Final answer:
To produce a fundamental frequency of middle C (261.62 Hz), the length of the pipe should be approximately 0.6316 meters. The frequency of the first overtone is approximately 784.86 Hz. For a second pipe with a fundamental frequency at treble C (double the frequency of middle C), the length should be approximately 0.3158 meters. The frequency of the first overtone in the second pipe is approximately 1570.72 Hz.
Step-by-step explanation:
(a) To determine the length of the pipe required to produce a fundamental frequency of 261.62 Hz (middle C), we can use the formula:
L = (v/2f)
Where L is the length of the pipe, v is the velocity of sound in air (330 m/s), and f is the frequency.
Plugging in the known values, we get:
L = (330 m/s)/(2*261.62 Hz) = 0.6316 m
Therefore, the length of the pipe should be approximately 0.6316 meters.
(b) The frequency of the first overtone can be calculated using the formula:
f1 = 3f0
Where f1 is the frequency of the first overtone and f0 is the fundamental frequency.
Substituting the values, we get:
f1 = 3*261.62 Hz = 784.86 Hz
Therefore, the frequency of the first overtone is approximately 784.86 Hz.

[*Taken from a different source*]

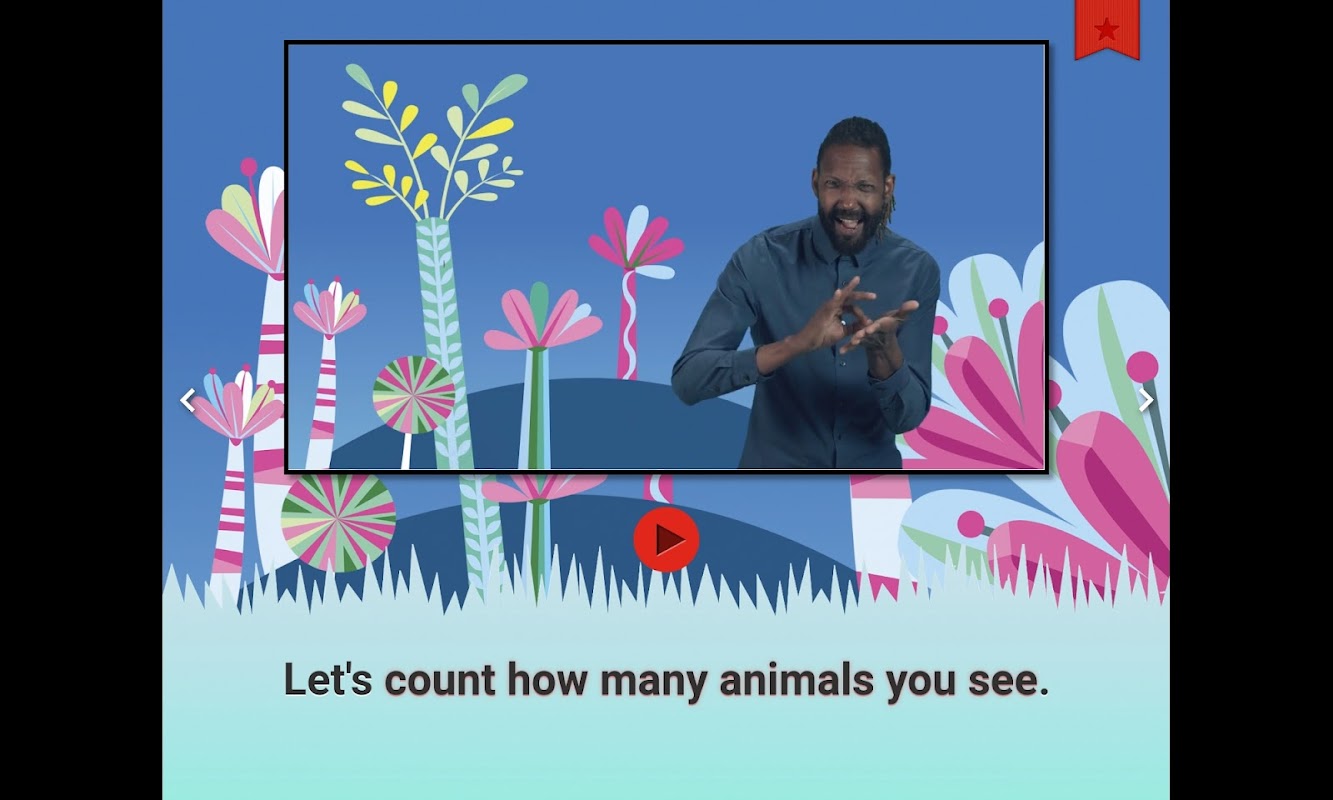 Let's count how many animals you see.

(c) For a second pipe with a fundamental frequency of treble C (double the frequency of middle C), the length can be calculated using the same formula:
L = (v/2f)
Substituting the values, we get:
L = (330 m/s)/(2 * 2 * 261.62 Hz) = 0.3158 m
Therefore, the length of the second pipe should be approximately 0.3158 meters.
(d) The frequency of the first overtone in the second pipe can be calculated using the same formula as before:
f1 = 3f0
Substituting the values, we get:
f1 = 3*2*261.62 Hz = 1570.72 Hz
Therefore, the frequency of the first overtone in the second pipe is approximately 1570.72 Hz.